[Ed. Note: For the PRWeb version of this release in pdf format, plus links to John Kelly’s and Stephen Mendelsohn’s testimonies, go here.]
Not Dead Yet’s New England director, John Kelly, will be joining disability rights activists in Concord, New Hampshire on Tuesday, February 4, to testify against HB 1325, an assisted suicide bill. The House Judiciary Committee will be holding a hearing on the bill at 1:30 PM, in Room 208 of the Legislative Office Building.
“HB 1325 is flat out dangerous to the people of New Hampshire and the region,” said Kelly. “This bill recklessly redefines thousands of people with disabilities and chronic conditions as terminal and eligible for assisted suicide.”
Section 13 of the bill defines “terminal” as an “incurable and irreversible condition,” which in a doctor’s opinion “will result in premature death.” Stephen Mendelsohn of Second Thoughts Connecticut wrote in submitted testimony that, “This bill, with its expansive eligibility targeting a wide range of people with long-term disabilities who are nowhere near death, morphs New Hampshire’s honored state motto, ‘Live Free or Die’ into an ableist obscenity: ‘Live Nondisabled or Die.'”
Advocates from the two state Second Thoughts chapters have been resisting assisted suicide initiatives throughout the region. In 2012, Second Thoughts Massachusetts helped stop a ballot question heavily favored to win, and in 2013, Connecticut Second Thoughts routed a bill out of committee.
“HB 1325 recklessly expands the definition of terminal condition to include thousands of New Hampshire residents and endangers just about anyone with a chronic condition,” said Kelly, who also directs Second Thoughts Massachusetts. “It enables a doctor to misdiagnose you as terminal, decide that your depression doesn’t impair your judgment, and give you a prescription on the same day. No suicide prevention, just suicide assistance.”

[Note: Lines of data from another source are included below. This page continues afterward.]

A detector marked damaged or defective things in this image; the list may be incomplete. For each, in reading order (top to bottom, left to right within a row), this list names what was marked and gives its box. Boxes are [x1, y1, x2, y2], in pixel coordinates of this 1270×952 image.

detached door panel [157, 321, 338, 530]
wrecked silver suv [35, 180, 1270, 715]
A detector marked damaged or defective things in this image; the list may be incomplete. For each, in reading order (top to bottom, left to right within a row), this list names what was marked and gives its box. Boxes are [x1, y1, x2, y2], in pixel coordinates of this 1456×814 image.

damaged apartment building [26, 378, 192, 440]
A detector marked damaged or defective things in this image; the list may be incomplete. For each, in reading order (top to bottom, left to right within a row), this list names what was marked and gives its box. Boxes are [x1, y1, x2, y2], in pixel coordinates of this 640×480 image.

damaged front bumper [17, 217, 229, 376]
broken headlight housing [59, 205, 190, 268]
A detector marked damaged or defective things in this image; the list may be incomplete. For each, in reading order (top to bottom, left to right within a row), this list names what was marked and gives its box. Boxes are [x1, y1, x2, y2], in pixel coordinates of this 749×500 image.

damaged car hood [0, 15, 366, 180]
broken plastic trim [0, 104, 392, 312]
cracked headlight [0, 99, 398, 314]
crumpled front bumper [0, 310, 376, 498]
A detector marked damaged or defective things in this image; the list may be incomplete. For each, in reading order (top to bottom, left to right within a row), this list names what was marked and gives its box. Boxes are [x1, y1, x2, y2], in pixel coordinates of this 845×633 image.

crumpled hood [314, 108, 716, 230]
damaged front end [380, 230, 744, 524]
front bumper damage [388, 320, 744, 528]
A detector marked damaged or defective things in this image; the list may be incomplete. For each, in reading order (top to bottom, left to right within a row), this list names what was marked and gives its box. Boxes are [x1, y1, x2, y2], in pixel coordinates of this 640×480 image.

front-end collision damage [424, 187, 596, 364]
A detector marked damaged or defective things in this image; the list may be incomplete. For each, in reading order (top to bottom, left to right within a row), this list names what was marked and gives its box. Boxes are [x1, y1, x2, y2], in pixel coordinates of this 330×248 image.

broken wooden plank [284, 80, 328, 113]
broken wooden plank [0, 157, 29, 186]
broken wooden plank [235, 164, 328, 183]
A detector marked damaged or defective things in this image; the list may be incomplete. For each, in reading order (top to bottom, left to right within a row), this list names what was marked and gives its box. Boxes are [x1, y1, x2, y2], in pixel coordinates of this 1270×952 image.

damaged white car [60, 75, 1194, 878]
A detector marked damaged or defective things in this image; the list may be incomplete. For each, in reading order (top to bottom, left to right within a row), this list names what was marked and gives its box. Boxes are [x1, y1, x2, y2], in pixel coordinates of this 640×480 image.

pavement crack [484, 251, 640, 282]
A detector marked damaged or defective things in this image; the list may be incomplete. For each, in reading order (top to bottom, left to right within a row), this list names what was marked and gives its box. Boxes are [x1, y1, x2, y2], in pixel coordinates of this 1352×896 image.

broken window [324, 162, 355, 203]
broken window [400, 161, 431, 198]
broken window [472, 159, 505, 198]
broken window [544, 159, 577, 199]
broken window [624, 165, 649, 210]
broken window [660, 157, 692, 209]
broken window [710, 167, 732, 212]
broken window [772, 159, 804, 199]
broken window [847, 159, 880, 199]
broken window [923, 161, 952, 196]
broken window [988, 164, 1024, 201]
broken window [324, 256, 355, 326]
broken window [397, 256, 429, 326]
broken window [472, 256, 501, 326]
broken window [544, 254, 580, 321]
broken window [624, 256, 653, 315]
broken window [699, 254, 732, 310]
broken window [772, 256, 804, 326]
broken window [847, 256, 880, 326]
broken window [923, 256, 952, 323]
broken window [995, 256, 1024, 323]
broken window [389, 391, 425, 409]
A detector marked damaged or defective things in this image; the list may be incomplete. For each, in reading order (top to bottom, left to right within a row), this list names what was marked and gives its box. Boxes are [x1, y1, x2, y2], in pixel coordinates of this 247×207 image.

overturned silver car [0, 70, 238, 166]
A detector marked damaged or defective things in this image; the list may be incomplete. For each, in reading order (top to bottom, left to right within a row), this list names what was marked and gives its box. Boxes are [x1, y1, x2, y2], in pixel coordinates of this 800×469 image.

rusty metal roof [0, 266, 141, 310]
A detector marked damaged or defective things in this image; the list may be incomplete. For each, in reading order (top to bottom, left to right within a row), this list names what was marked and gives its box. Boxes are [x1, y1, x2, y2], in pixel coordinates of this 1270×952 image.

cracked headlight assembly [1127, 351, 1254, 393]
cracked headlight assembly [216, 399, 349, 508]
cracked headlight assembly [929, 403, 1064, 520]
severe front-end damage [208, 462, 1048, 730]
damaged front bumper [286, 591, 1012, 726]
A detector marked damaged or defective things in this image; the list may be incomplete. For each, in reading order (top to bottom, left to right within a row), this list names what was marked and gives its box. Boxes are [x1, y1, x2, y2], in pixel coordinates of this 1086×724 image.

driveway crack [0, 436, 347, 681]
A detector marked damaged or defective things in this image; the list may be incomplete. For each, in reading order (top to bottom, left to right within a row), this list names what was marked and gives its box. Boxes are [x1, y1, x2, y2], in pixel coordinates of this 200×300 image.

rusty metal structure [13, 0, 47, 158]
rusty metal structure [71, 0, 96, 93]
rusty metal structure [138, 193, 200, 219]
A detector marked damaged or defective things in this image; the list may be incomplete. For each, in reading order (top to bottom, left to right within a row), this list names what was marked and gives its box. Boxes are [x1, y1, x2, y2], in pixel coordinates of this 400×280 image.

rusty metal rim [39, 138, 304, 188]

Kelly emphasized that, under current law, people have the right to refuse or stop medical treatment, including food and water. People also have the right to adequate pain relief, even to the point of sedation if necessary. “What’s clear from Oregon is that pain is not the issue – prescribing doctors report patient concerns are psychological and social factors like physical dependence on others, feeling like a burden,” Kelly said. “Those are disability issues and we have a problem with using these concerns to justify state supported suicide.”
In addition, New Hampshire disability activist Thomas “Woody” Wood will be testifying. Another Massachusetts disability advocate, Bill Allan will testify on behalf of the Disability Policy Consortium, a cross-disability group in Massachusetts that opposed assisted suicide there in 2012.
Obviously, since the term “medical futility” has not been defined In the United States under any “due process” procedure, except in Texas, the defining of the term “terminal” in a broader sense by the states on behalf of physicians and Big Insurance and Big Hospital will permit Medicare/big Insurance to continue to encourage hospitals to extrapolate DNR Code Status into the charts of the elderly and disabled without their knowledge and without their informed consent when they are designated as being “terminal” by their treating physicians and/or hospitalists.
Is there any doubt that the elderly and the chronically disabled who are to be cared for out of the People’s Medicare Purse are being targeted for budget constraints to reduce the growing costs of end-of-life care for the growing population of elderly and chronically disabled in the USA? “Hurry up and Die” is the name of the under-the-radar public policy that will save dollars for Medicare and their private partners, Big Insurance, on the backs of the elderly and the disabled.
Will Medicare/Medicaid change the way “terminal” is defined under Medicare/Medicaid administrative law to more than six months? Is the purpose of the trial planned by HHS in 2014 in which Medicare patients will have concurrent eligibility for both the Medicare Curative Entitlement and the Hospice/palliative care entitlement (in the last six months of life) to extend the period of time in which patients are deemed to be “terminal? Will palliative care at the end-of-life then extend over a year or more and will life-saving and life-extending treatments within the hospital be excluded from palliative care? Will physicians have to seek informed consent from “terminal patients” and disclose that expensive life-extending and life-saving treatments within the hospitals will not be reimbursed by Medicare and private insurance?
If informed consent for Palliative care is not mandated, , this will mean, of course, that the lives of the elderly and the disabled will be shortened for fiscal expediency without their informed consent whenever they are deemed to be terminal by a treating physician or a hospitalist?
The New Mexico judgment in favor of lethal prescriptions for the “terminally” ill and the New Hampshire proposed law sure look like bad news for the elderly and the disabled whose autonomy to choose to live or die will be removed for fiscal expediency.
Is it necessary to legalize involuntary euthanasia of the elderly and the disabled in order to save Medicare and its private for-profit partners, Big Insurance, Big Hospital, and Big Insurance?